Tuesday, 29 March 2011

A RAMSGATE BOY’S MEMORIES OF THE SECOND WORLD WAR

A couple of new books out today the first being A RAMSGATE BOY’S MEMORIES OF THE SECOND WORLD WAR By Denis Rose.

This is an A5 32 page booklet priced at £2.99 including p&p to a UK address, it will be available via our website hopefully by the weekend, if you can’t wait until then email me MichaelChild@aol.com

Alternatively you can ring 01843 589500 or come to the bookshop during shop hours 9.30 to 5.30 not Thursday or Sunday, all normal payment methods accepted, Visa, Mastercard, Paypal, cheque, cash.

Here are my notes from the book, and the first page, by way of introduction.

Publisher’s note

As you can see although Denis wrote this memoir in 1996 and died in 2001 it has only recently come to me for publication. World War 2 is fast slipping from living memory and I am anxious to obtain any other Thanet war memories for publication.

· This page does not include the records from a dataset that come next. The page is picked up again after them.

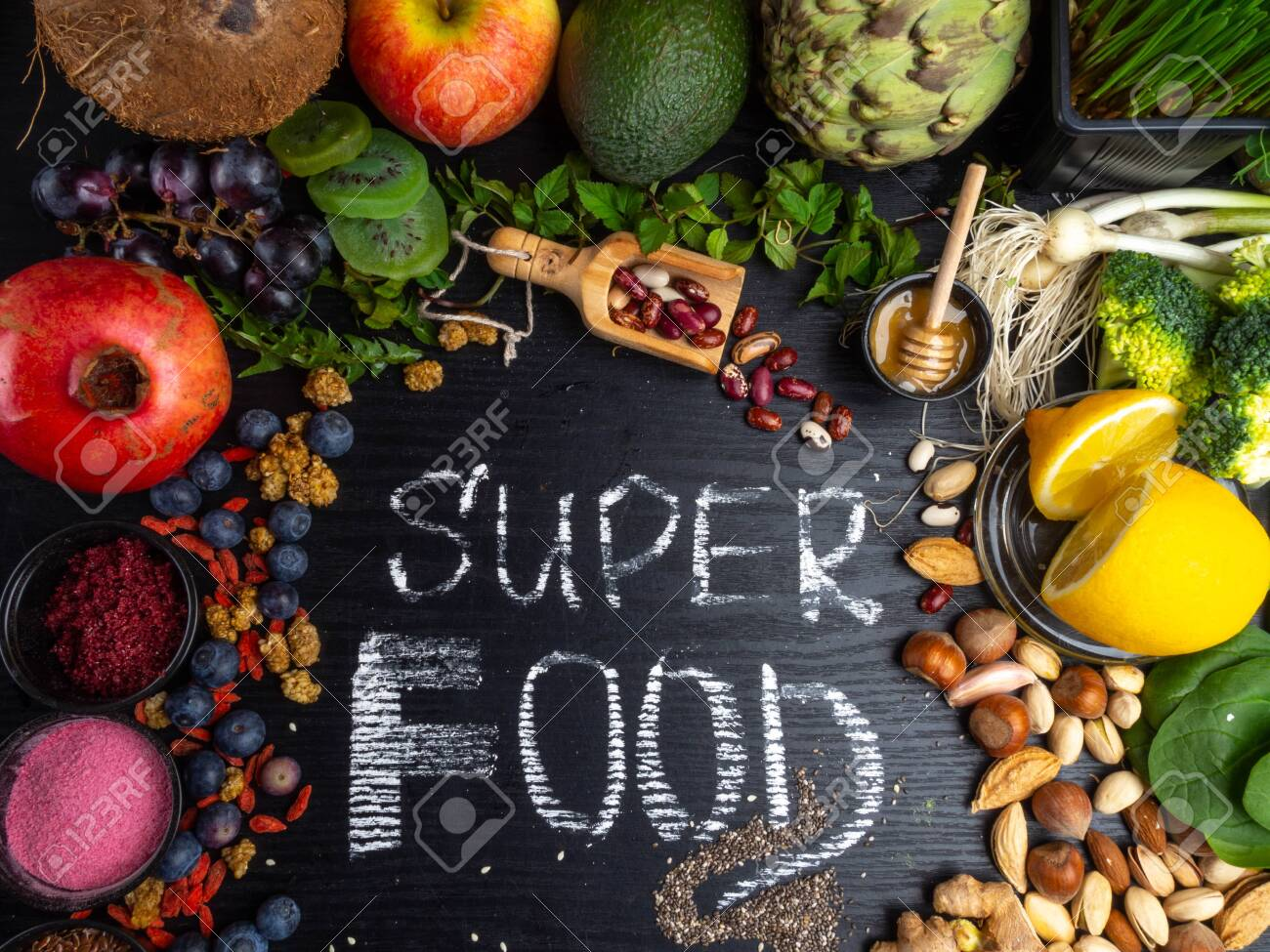 Healthy super food selection on wooden background. High in antioxidants, vitamins, minerals and anthocyanins, top view - 120919760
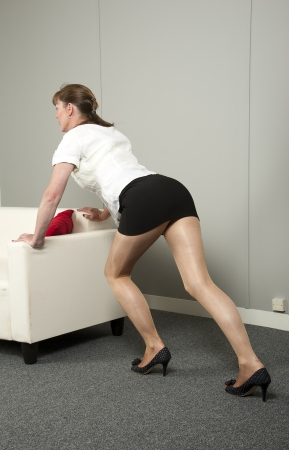 furniture: Woman moving office furniture
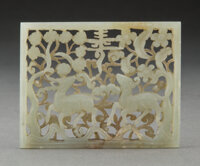 A Chinese Celadon Jade Deer Plaque, Ming Dynasty 2-1/4 x 3 x 0-1/4 inches (5.7 x 7.6 x 0.6 cm)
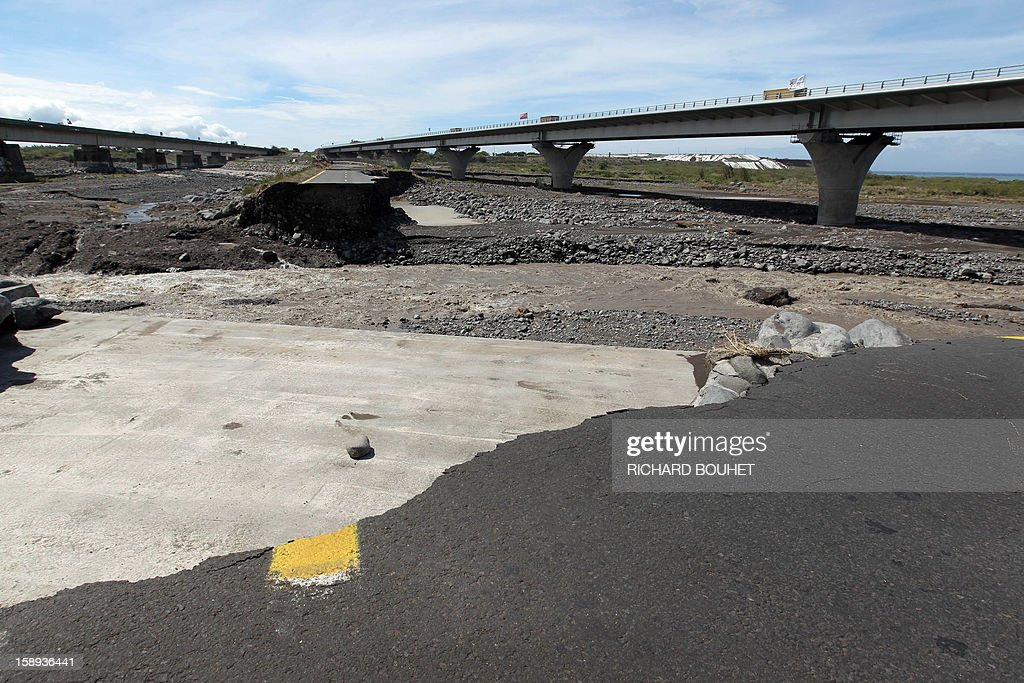 General view from a remaining piece of road crossing the river that links Saint Louis de la Reunion with Saint Pierre on January 4, 2013 near Saint Louis, on the French island of La Reunion, following the passing of cyclone Dumile. Winds of up to 180 kilometres per hour (110 miles per hour) and torrential rain caused extensive damage to the electricity network after cyclone Dumile passed within 90 kilometres of the island's west coast at around 0900 GMT. AFP PHOTO / RICHARD BOUHET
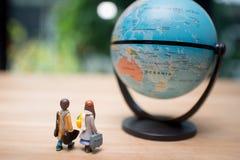 Reisende Konzepte Zwei von Miniaturminizahlen mit Tasche Stockfotografie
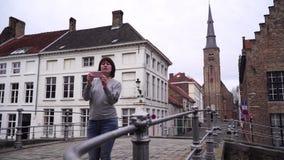 O turista da mulher toma o pictureson no smartphone em Bruges Bélgica filme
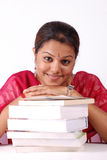 Stack of books with woman. Woman with neatly stack of books Stock Image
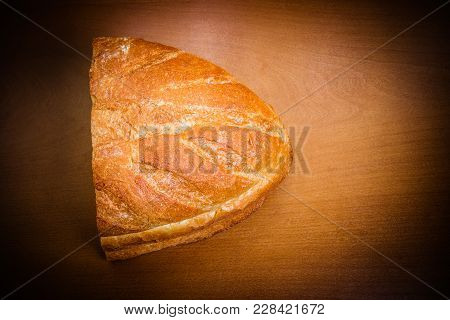 Freshly Baked Wheat Bread On Wooden Table. Top View.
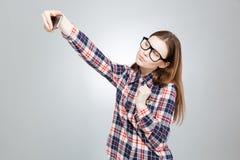 Atrakcyjna nastoletnia dziewczyna w szkłach używać smartphone i brać selfie obrazy royalty free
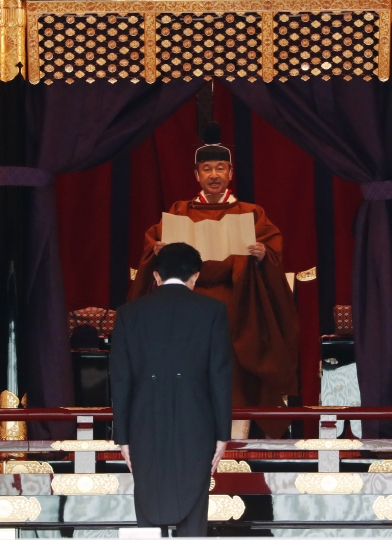 Japan's Emperor Naruhito speaks as Prime Minister Shinzo Abe is seen during a ceremony to proclaim his enthronement to the world, called Sokuirei-Seiden-no-gi, at the Imperial Palace in Tokyo, Japan, Tuesday, Oct. 22, 2019. (Issei Kato/Pool Photo via AP)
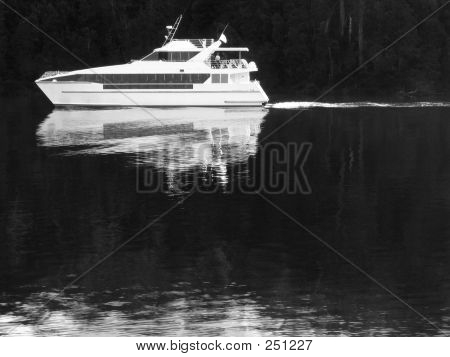 Cruise Boat On Dark River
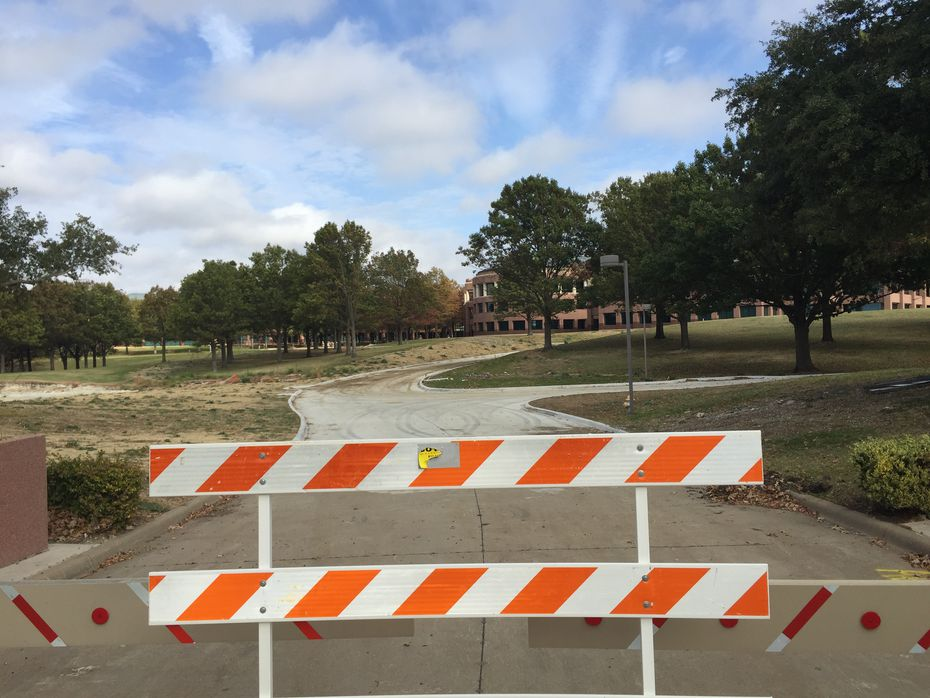 A barricade is in the long driveway to what was the main entrance of J.C. Penney's headquarters at 6501 Legacy Drive in Plano.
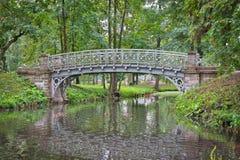 Den gamla bron över vatten i slotten parkerar i Gatchina Royaltyfri Foto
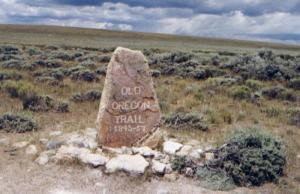 an engraved Oregon Trail stone trail marker in open landscape at South Pass, Wyoming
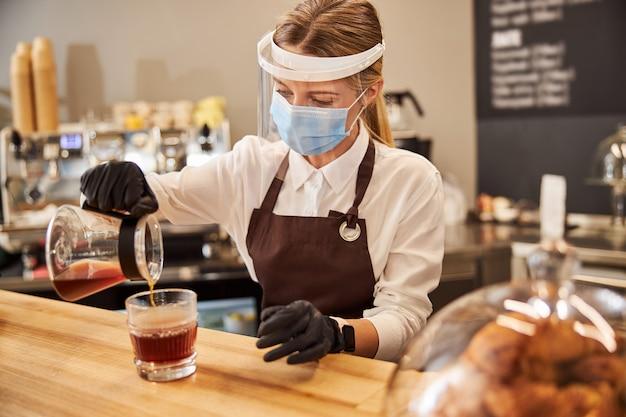 커피 바에서 일하는 보호용 약 마스크를 쓴 금발의 매력적인 여성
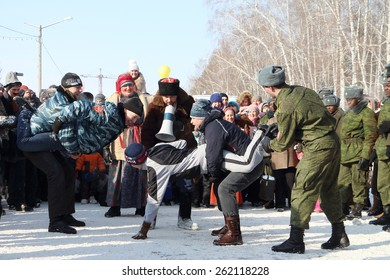 NOVOSIBIRSK, RUSSIA - FEBRUARY, 22: Young people compete in push-up exercise. Shrovetide celebration in Novosibirsk. Taken on February 22, 2015 in Novosibirsk, Russia.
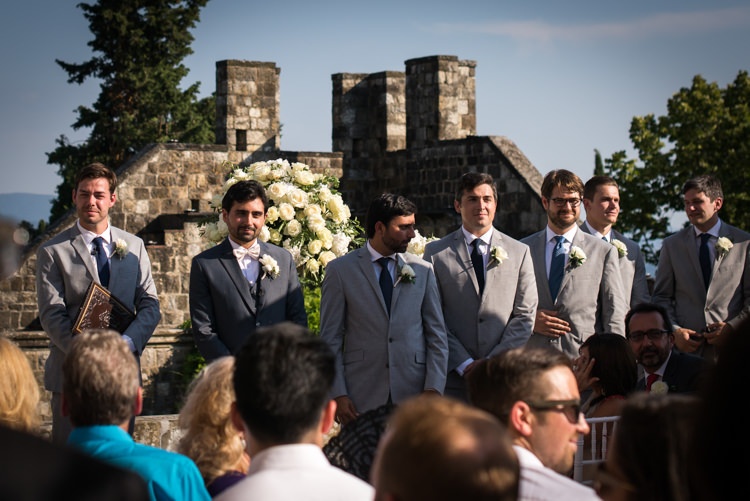 Outdoor Ceremony Groom Black Suit White Bowtie Floral Buttonhole Groomsmen Celebrant Guests White Roses Romantic Outdoor Castle Tuscany Wedding http://www.natalymontanari.com/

The picture on the back cover relates to the aeroplane that flew into Wellington Crescent and shows the damage to the front of the house there.

Another factor of interest to those reading this may be the school leaving age, I hope these notes are useful. The first school leaving age was set in 1880 at 10 years, this was raised to 11 in 1893, 12 in 1899, 14 in 1921, 15 in 1947 and 16 in 1968.

I would say from personal experience that the whole business of being able to work under the school leaving age extended up to about 1970 as there was much less regulation of casual employment.

The book “Thanet at War” mentioned at the beginning of this booklet is now out of print and costs around the £20 to £30 mark secondhand, other books of interest are: “To a Safer Place; more memories of Kent evacuees” this covers Thanet, Canterbury And Ashford, was originally published in 2000 at £14.95 and I still have a few copies in stock at this price.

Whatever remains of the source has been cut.